## Data to examine
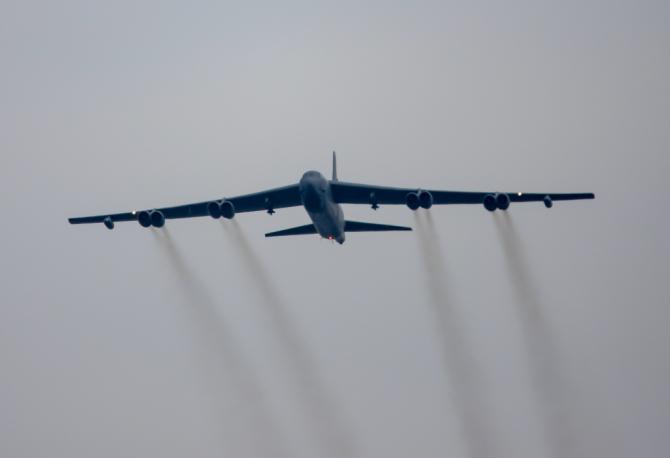 Un bombardier B-52 al SUA, într-o misiune de antrenament, deasupra României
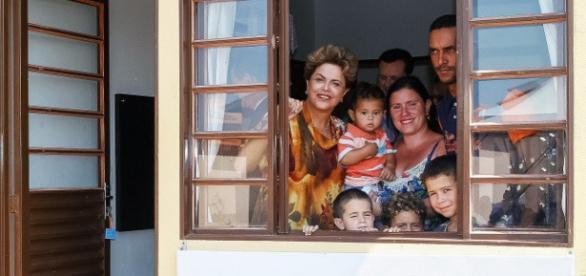 Segundo ministro, Dilma passou cheque sem fundo no Minha Casa Minha Vida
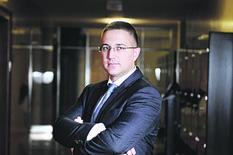 SASTANAK U SEDIŠTU SNS-A Stefanović ponudio ostavku zbog situacije u Lučanima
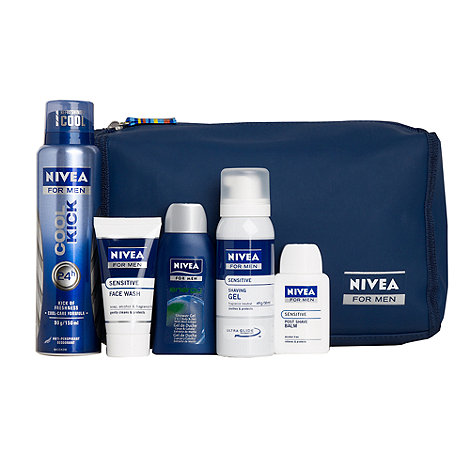 Nivea - Essential wash bag gift set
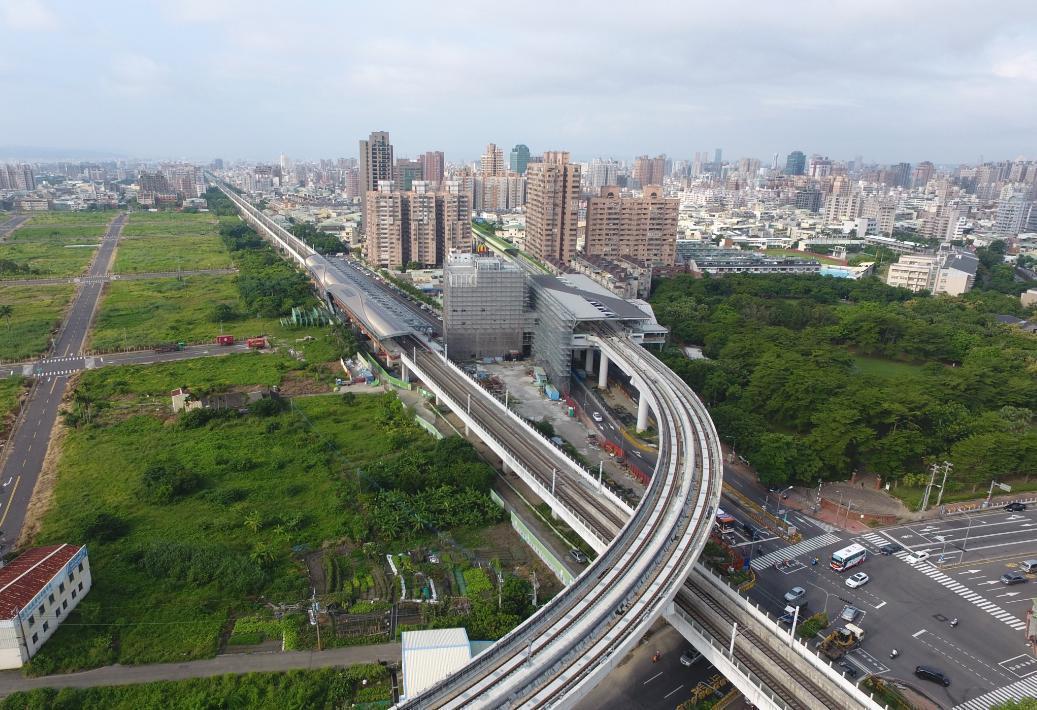 台中捷運綠線明年底完工通車,台中捷運藍線綜合規劃作業近日決標,預計2年內完成。圖...
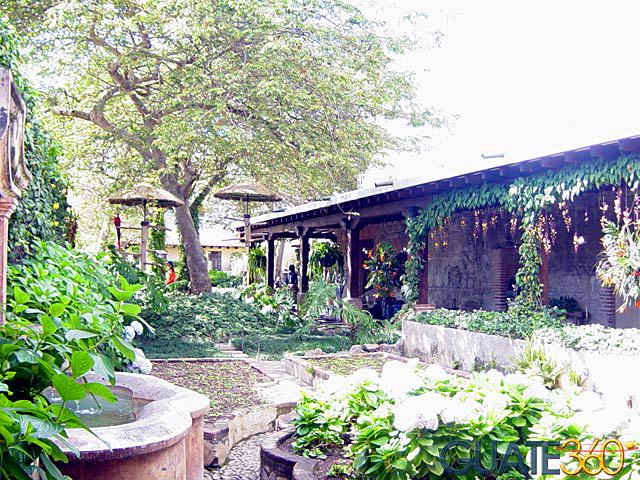 Fotos de hotel casa santo domingo for Casa jardin restaurante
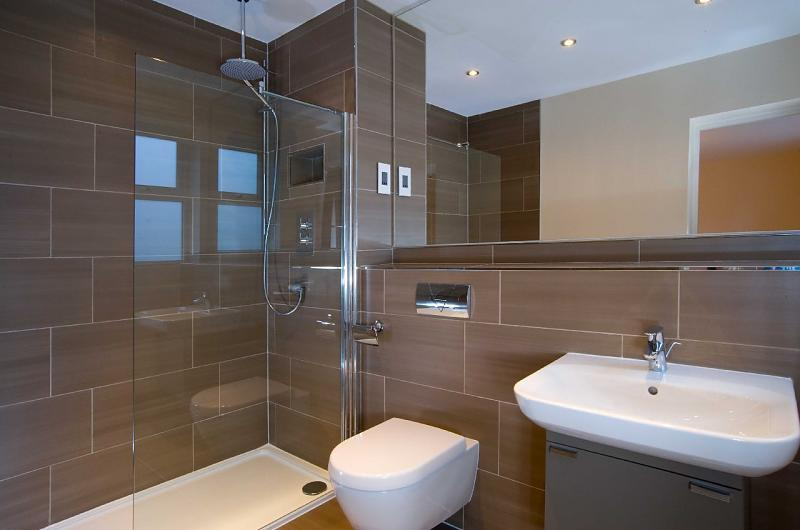 Blue En Suite Ensuite Design Ideas Photos Amp Inspiration Rightmove Home Ideas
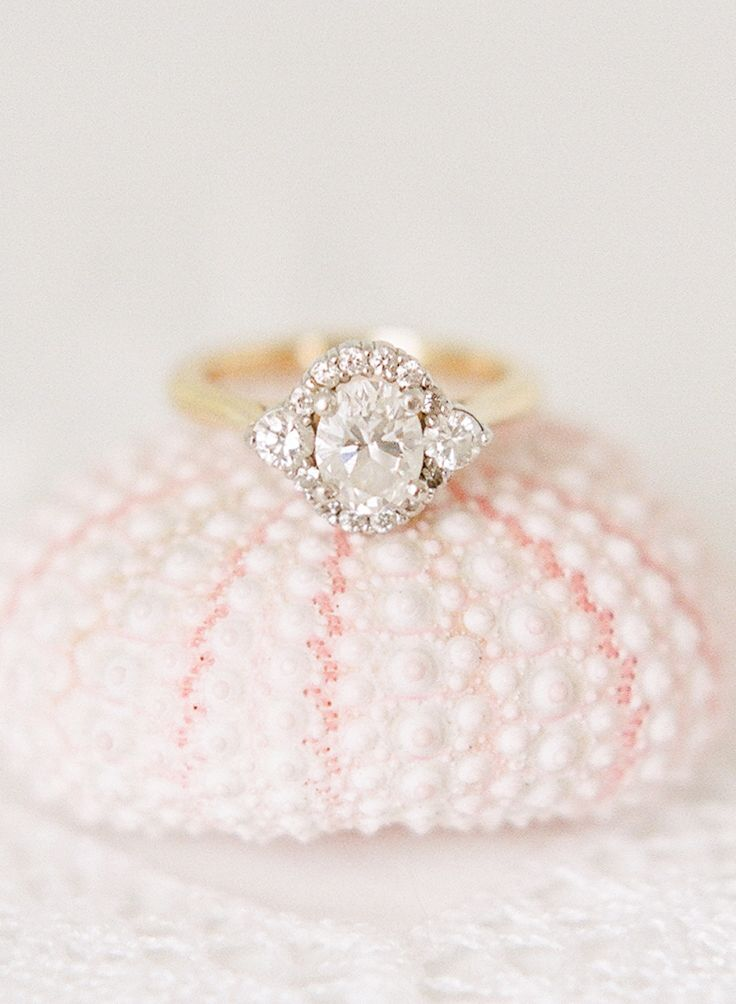 Hello engagement ring trends! Photography : Rebecca Yale Photography | Rings : L...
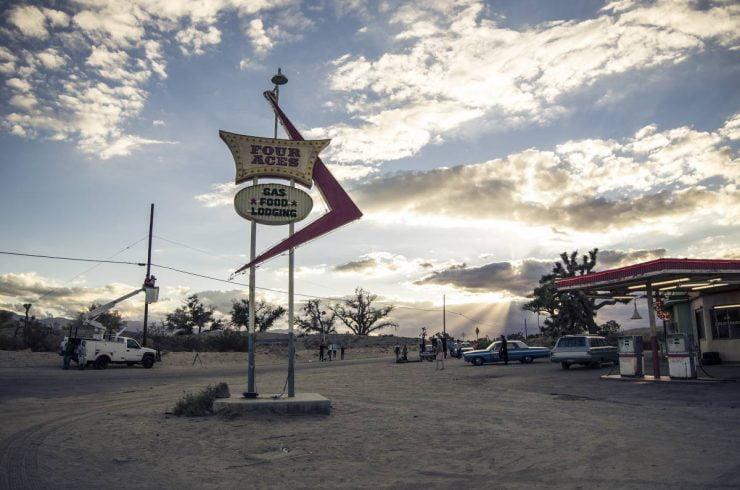 """Photo tirée du shooting """"Extra not so terrestre"""" fait dans le parc national de Joshua Tree à Los Angeles - Sacha Goldberger - copyright Ilanit Cohen"""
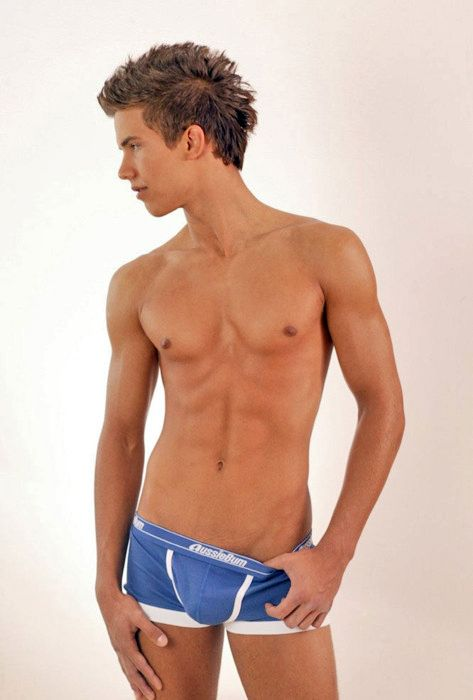 Big Dotados March - boys na web 2815329 - GAY & ROMEO - BoysnaWeb - My Gaysex Planet -take a look: gay-dating-romeo.com, gay-and-romeo.com s...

## What you should do
Output every entry above exactly as written, but omit the pictures.

## Response area
 Un bombardier B-52 al SUA, într-o misiune de antrenament, deasupra României
 Segundo ministro, Dilma passou cheque sem fundo no Minha Casa Minha Vida
 SASTANAK U SEDIŠTU SNS-A Stefanović ponudio ostavku zbog situacije u Lučanima
 Nivea - Essential wash bag gift set
 台中捷運綠線明年底完工通車,台中捷運藍線綜合規劃作業近日決標,預計2年內完成。圖...
 Fotos de hotel casa santo domingo for Casa jardin restaurante
 Blue En Suite Ensuite Design Ideas Photos Amp Inspiration Rightmove Home Ideas
 Hello engagement ring trends! Photography : Rebecca Yale Photography | Rings : L...
 """Photo tirée du shooting """"Extra not so terrestre"""" fait dans le parc national de Joshua Tree à Los Angeles - Sacha Goldberger - copyright Ilanit Cohen"""
 Big Dotados March - boys na web 2815329 - GAY & ROMEO - BoysnaWeb - My Gaysex Planet -take a look: gay-dating-romeo.com, gay-and-romeo.com s...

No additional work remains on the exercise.